--- BEGIN ---
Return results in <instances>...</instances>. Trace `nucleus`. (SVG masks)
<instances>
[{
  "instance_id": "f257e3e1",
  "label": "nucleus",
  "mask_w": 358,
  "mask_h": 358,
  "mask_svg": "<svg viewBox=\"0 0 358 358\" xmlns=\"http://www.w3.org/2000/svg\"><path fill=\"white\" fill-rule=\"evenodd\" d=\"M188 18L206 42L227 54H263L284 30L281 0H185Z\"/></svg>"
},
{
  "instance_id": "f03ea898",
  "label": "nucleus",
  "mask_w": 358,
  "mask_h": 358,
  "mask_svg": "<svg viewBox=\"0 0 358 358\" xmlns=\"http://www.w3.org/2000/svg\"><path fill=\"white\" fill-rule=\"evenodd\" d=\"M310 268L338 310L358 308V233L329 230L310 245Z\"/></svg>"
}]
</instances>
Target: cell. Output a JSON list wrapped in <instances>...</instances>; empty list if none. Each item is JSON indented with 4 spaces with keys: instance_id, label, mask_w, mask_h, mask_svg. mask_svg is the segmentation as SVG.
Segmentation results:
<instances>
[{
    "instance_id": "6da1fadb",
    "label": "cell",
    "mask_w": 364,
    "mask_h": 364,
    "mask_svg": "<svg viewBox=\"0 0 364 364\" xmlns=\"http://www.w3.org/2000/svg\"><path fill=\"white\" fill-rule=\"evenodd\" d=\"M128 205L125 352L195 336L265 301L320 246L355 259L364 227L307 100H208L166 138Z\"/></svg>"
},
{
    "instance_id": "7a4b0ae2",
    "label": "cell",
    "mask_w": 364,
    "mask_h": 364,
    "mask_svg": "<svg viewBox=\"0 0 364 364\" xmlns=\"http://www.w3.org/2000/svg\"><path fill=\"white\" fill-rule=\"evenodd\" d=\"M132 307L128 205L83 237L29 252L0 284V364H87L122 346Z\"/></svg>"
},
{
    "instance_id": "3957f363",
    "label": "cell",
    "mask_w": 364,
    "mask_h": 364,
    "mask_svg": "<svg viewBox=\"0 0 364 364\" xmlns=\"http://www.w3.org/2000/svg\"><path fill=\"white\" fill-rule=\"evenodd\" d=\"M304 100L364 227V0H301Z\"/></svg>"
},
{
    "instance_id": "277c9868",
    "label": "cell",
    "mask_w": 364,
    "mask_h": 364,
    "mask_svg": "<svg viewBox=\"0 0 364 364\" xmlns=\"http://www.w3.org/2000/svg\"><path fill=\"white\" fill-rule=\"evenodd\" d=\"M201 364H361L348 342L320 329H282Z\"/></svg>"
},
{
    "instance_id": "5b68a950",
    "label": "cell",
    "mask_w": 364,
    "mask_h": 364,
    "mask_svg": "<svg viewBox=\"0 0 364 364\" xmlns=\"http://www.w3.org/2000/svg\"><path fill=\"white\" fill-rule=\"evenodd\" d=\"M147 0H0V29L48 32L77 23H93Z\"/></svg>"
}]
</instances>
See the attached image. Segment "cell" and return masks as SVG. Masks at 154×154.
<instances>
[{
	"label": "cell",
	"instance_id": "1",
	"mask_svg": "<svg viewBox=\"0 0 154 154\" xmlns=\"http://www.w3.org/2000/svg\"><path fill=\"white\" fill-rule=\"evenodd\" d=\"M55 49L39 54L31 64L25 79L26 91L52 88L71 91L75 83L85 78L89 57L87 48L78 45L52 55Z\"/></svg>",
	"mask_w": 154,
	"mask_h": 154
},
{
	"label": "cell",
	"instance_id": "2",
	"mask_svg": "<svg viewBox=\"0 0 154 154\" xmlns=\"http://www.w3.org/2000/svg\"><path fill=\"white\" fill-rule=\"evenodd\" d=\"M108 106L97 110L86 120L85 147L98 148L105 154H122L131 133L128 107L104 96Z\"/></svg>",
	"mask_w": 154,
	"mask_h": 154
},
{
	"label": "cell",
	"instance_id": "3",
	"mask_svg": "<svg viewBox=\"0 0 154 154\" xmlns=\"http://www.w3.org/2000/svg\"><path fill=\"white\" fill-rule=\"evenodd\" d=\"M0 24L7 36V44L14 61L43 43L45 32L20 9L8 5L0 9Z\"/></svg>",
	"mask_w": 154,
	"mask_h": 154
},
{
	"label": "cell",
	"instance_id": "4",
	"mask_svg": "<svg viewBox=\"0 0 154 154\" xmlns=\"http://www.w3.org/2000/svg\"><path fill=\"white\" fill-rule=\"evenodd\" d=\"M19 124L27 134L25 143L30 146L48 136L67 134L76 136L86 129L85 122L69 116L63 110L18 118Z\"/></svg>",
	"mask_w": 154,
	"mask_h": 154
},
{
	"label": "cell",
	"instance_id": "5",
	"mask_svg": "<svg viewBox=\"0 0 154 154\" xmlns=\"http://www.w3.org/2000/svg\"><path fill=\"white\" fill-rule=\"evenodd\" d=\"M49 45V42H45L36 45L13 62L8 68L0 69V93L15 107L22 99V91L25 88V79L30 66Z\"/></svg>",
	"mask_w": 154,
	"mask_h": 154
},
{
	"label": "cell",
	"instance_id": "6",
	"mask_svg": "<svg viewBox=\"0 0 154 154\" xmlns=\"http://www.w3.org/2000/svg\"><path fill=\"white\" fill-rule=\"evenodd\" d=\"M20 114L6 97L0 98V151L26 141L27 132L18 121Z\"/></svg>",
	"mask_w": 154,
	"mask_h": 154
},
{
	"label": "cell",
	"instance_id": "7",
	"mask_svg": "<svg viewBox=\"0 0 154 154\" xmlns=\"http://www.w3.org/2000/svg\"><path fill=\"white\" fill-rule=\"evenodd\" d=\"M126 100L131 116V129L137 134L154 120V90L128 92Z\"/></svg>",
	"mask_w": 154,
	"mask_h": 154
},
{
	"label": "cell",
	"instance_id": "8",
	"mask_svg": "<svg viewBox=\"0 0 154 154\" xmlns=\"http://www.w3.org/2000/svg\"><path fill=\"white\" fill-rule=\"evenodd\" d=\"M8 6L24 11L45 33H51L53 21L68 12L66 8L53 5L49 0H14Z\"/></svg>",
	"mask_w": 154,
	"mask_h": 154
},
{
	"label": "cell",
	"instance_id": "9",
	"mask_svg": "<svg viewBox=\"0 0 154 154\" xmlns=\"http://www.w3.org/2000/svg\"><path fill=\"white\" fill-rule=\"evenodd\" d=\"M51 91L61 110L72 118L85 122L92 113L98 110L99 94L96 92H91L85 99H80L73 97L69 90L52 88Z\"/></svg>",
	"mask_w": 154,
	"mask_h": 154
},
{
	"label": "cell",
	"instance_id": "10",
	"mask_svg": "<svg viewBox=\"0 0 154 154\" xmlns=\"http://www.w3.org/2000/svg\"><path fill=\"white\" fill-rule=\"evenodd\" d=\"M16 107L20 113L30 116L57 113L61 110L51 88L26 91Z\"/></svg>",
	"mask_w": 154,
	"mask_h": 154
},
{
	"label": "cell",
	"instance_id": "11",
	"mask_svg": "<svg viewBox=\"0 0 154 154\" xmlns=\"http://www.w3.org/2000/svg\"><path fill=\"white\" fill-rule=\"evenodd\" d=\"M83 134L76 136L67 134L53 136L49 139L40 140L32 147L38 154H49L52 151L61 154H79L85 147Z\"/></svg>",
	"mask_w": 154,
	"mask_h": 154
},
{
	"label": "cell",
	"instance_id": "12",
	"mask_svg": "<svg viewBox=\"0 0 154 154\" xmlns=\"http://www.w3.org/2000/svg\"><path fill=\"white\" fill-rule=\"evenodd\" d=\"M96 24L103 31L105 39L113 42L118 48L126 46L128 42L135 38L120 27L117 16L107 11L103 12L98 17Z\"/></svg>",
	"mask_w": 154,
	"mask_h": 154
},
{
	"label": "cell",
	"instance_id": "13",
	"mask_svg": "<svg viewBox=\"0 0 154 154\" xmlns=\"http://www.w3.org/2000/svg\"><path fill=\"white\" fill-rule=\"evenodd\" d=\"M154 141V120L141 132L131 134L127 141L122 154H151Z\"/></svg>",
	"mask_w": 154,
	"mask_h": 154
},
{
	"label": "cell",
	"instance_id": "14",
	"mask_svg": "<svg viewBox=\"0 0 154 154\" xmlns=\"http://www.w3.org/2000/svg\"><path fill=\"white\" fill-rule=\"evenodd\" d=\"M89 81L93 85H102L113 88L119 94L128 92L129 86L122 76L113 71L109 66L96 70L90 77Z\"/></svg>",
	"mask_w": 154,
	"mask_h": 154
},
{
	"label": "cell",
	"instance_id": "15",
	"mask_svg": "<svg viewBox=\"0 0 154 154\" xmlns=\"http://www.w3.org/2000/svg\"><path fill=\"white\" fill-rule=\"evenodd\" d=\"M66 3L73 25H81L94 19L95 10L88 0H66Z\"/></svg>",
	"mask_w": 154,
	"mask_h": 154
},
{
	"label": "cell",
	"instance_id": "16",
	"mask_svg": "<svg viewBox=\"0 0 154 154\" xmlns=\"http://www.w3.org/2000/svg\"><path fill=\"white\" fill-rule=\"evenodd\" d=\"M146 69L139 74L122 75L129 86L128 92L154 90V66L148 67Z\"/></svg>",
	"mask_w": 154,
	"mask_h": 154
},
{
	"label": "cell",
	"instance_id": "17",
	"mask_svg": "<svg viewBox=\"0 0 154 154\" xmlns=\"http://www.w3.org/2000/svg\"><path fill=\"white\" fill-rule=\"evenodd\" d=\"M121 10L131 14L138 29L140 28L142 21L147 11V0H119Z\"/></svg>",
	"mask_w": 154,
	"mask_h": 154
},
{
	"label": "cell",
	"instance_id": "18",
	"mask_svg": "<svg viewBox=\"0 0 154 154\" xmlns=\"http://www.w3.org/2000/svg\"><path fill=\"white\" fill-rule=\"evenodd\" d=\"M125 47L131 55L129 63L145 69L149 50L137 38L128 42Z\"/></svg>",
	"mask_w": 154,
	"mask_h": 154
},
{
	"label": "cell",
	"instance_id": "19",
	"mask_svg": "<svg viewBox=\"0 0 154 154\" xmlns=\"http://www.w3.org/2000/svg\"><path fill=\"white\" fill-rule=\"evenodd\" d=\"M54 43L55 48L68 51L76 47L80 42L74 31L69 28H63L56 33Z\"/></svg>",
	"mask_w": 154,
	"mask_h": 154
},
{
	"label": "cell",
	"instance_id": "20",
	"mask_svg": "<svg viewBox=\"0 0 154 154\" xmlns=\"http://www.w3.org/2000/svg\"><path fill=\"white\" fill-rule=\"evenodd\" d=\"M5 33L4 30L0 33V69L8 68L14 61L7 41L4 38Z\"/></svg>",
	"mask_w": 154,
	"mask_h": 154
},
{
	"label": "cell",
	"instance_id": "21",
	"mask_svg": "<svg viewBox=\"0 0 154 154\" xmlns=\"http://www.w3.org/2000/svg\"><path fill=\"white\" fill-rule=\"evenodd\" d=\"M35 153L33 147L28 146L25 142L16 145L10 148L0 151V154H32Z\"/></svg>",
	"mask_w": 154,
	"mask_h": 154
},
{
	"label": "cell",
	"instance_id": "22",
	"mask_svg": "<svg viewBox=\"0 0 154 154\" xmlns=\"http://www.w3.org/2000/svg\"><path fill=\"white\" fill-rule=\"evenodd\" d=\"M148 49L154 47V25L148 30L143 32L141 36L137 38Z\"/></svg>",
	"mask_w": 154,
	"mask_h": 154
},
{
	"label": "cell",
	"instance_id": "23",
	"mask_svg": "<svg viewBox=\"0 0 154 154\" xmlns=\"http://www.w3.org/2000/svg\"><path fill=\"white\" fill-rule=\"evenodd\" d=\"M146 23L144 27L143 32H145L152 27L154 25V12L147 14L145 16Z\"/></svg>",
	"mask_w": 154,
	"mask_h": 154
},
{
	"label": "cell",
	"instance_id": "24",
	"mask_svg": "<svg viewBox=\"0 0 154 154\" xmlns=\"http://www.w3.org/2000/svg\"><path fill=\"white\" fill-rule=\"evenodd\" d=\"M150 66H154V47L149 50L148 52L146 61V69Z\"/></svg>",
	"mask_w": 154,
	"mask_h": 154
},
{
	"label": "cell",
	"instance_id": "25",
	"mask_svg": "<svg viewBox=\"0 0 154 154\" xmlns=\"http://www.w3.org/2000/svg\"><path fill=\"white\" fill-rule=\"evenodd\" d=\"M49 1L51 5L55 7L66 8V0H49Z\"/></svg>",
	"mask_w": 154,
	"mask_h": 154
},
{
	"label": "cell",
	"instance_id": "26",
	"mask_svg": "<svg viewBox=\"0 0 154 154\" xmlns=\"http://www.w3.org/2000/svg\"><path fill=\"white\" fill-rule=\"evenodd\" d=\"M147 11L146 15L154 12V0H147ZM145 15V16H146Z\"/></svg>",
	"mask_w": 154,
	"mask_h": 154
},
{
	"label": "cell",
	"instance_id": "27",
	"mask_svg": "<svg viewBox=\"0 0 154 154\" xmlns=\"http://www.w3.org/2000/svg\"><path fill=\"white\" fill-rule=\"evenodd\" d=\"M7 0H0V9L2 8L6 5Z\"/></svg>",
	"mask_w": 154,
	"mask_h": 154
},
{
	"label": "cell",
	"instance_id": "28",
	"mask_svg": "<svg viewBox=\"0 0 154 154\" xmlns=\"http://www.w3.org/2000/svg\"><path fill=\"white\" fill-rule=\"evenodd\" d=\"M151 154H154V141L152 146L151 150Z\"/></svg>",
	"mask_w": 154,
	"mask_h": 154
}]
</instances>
--- END ---
Locate each line in the data above that contains the word "results", and copy those lines out.

Return results in <instances>...</instances>. Trace `nucleus`. (SVG masks)
Segmentation results:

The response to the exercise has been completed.